[Opening MATERIALS PROVIDED section]

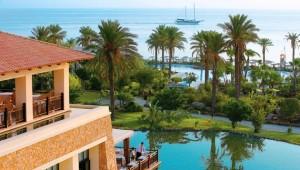 GRECOTEL Kos Imperial Thalasso Gartenanlage und Pool mit Haupthaus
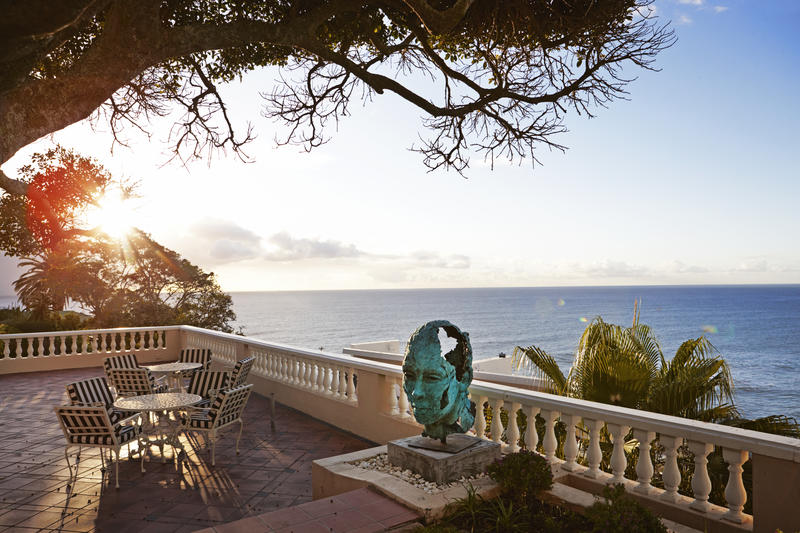 exclusive holiday accommodation bantry bay cape town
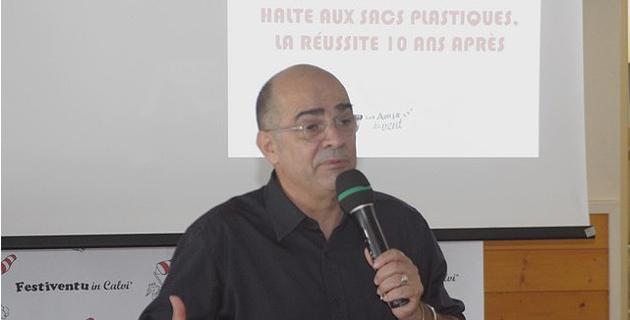 """Serge Orru : """"Malgré l'exemple corse, les sacs plastiques traînent toujours dans le reste de le France"""""""
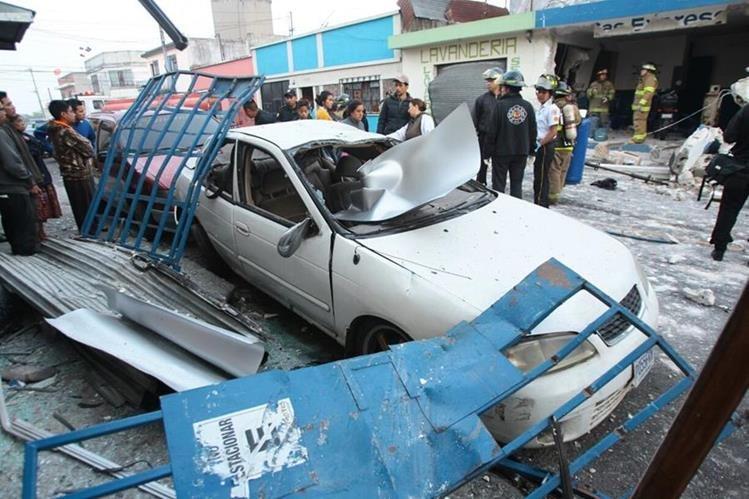 Dos viviendas dañadas y un vehículo deja la explosión de un expendio de gas en la zona 3. (Foto Prensa Libre: Érick Ávila)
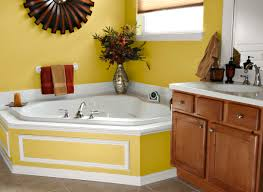 Pictures Of Yellow Bathrooms Yellow Bathroom Paint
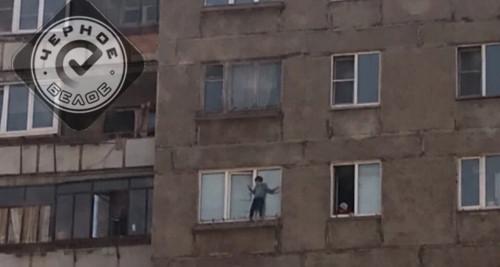 Вышел в окно многоэтажки. В Магнитогорске ребенок решил прогуляться по карнизу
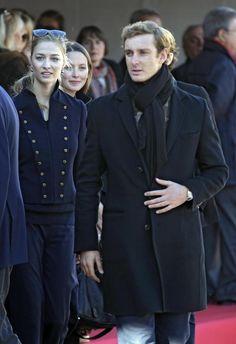 Carlos Felipe de Suecia y Pierre Casiraghi: los novios más guapos de la realeza - Foto 6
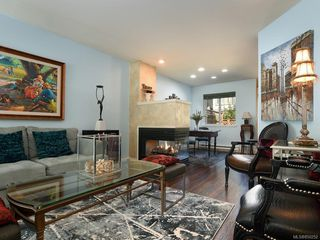 Photo 4: 3 2633 Shelbourne St in : Vi Jubilee Row/Townhouse for sale (Victoria)  : MLS®# 850252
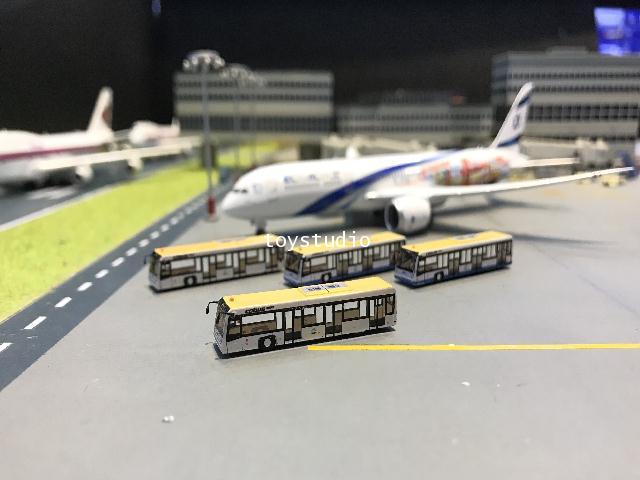 FantasyWings 1:400 HKIA Airport Bus X 4 AA4002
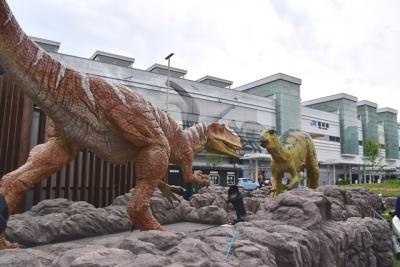 JR福井駅西口とフクイサウルス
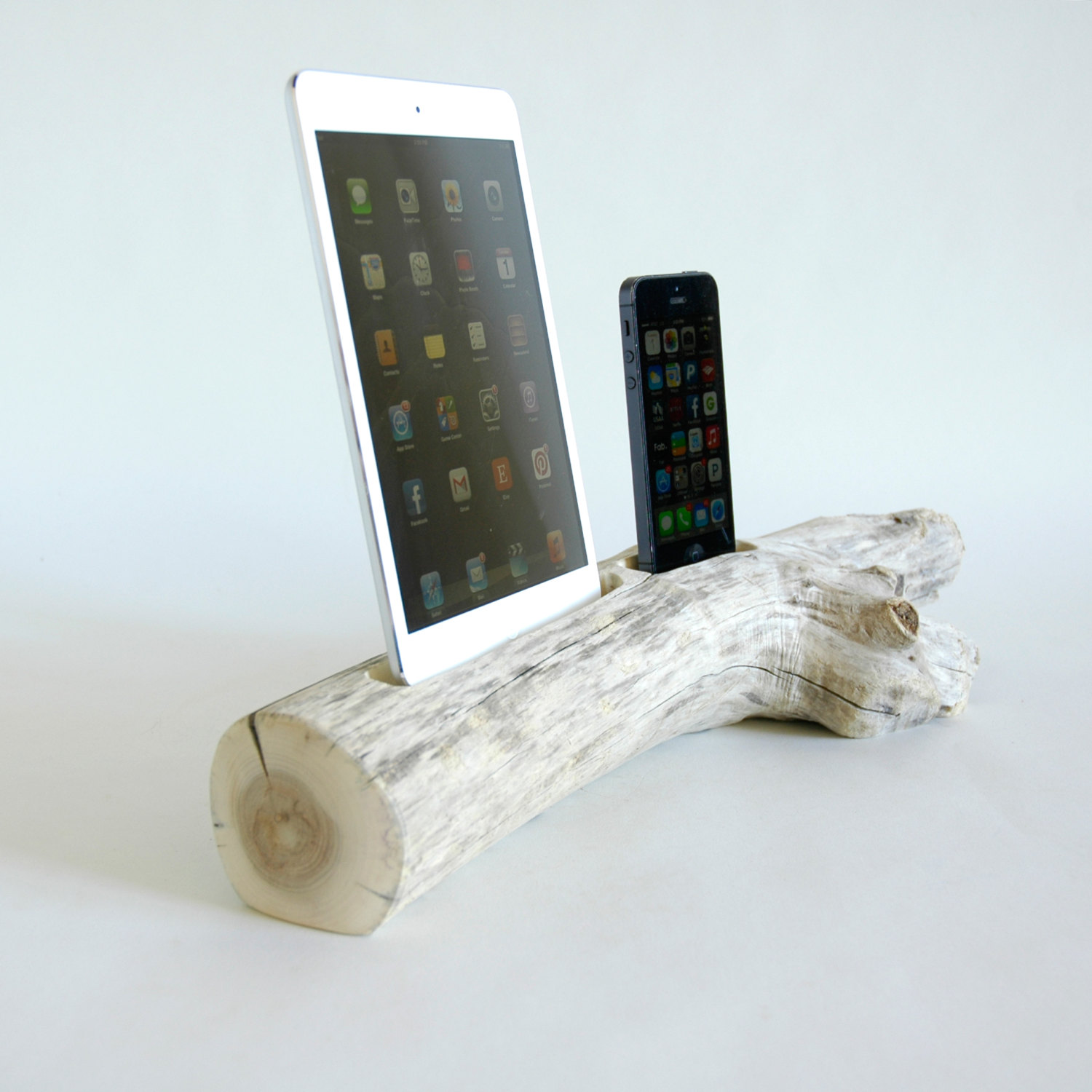 22 Easy DIY Driftwood Docking Stations for Your Devices
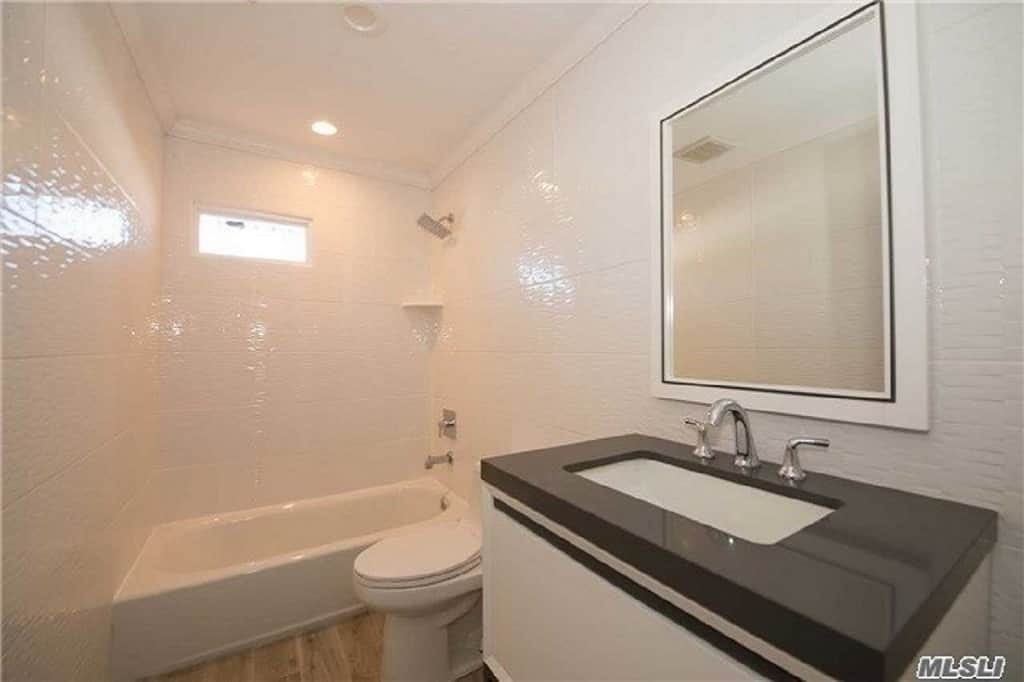 Samuel Realty Group | 82 Nassau Avenue, Plainview, NY 11803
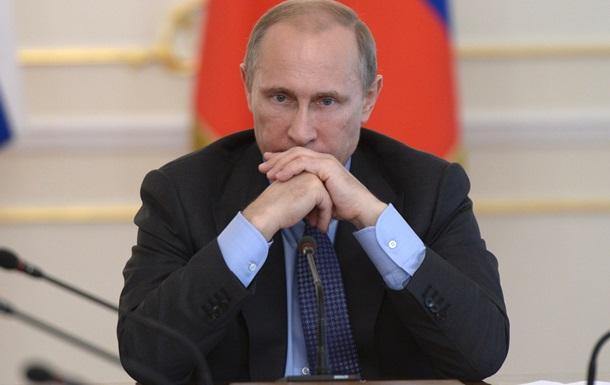 В России рейтинг Путина пошел вниз после запрета импортных продуктов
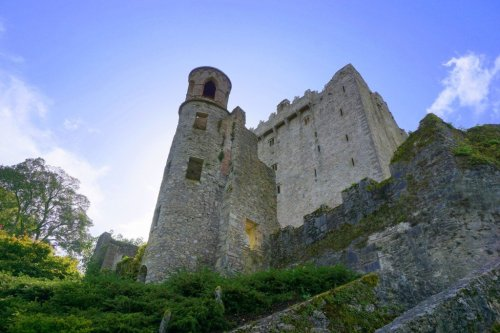 Blarney Stone kissing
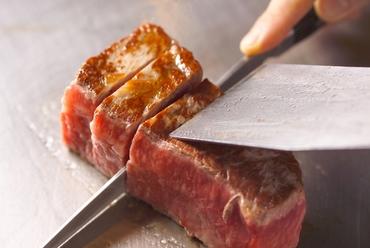 要予約:レッドバロンステーキ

[Closing MATERIALS PROVIDED section]

### [ABOUT THIS TASK]
Images aside, return each entry above precisely as it stands.

### [OUTPUT]
 GRECOTEL Kos Imperial Thalasso Gartenanlage und Pool mit Haupthaus
 exclusive holiday accommodation bantry bay cape town
 """Serge Orru : """"Malgré l'exemple corse, les sacs plastiques traînent toujours dans le reste de le France"""""""
 Dos viviendas dañadas y un vehículo deja la explosión de un expendio de gas en la zona 3. (Foto Prensa Libre: Érick Ávila)
 Pictures Of Yellow Bathrooms Yellow Bathroom Paint
 Вышел в окно многоэтажки. В Магнитогорске ребенок решил прогуляться по карнизу
 Carlos Felipe de Suecia y Pierre Casiraghi: los novios más guapos de la realeza - Foto 6
 Photo 4: 3 2633 Shelbourne St in : Vi Jubilee Row/Townhouse for sale (Victoria)  : MLS®# 850252
 FantasyWings 1:400 HKIA Airport Bus X 4 AA4002
 JR福井駅西口とフクイサウルス
 22 Easy DIY Driftwood Docking Stations for Your Devices
 Samuel Realty Group | 82 Nassau Avenue, Plainview, NY 11803
 В России рейтинг Путина пошел вниз после запрета импортных продуктов
 Blarney Stone kissing
 要予約:レッドバロンステーキ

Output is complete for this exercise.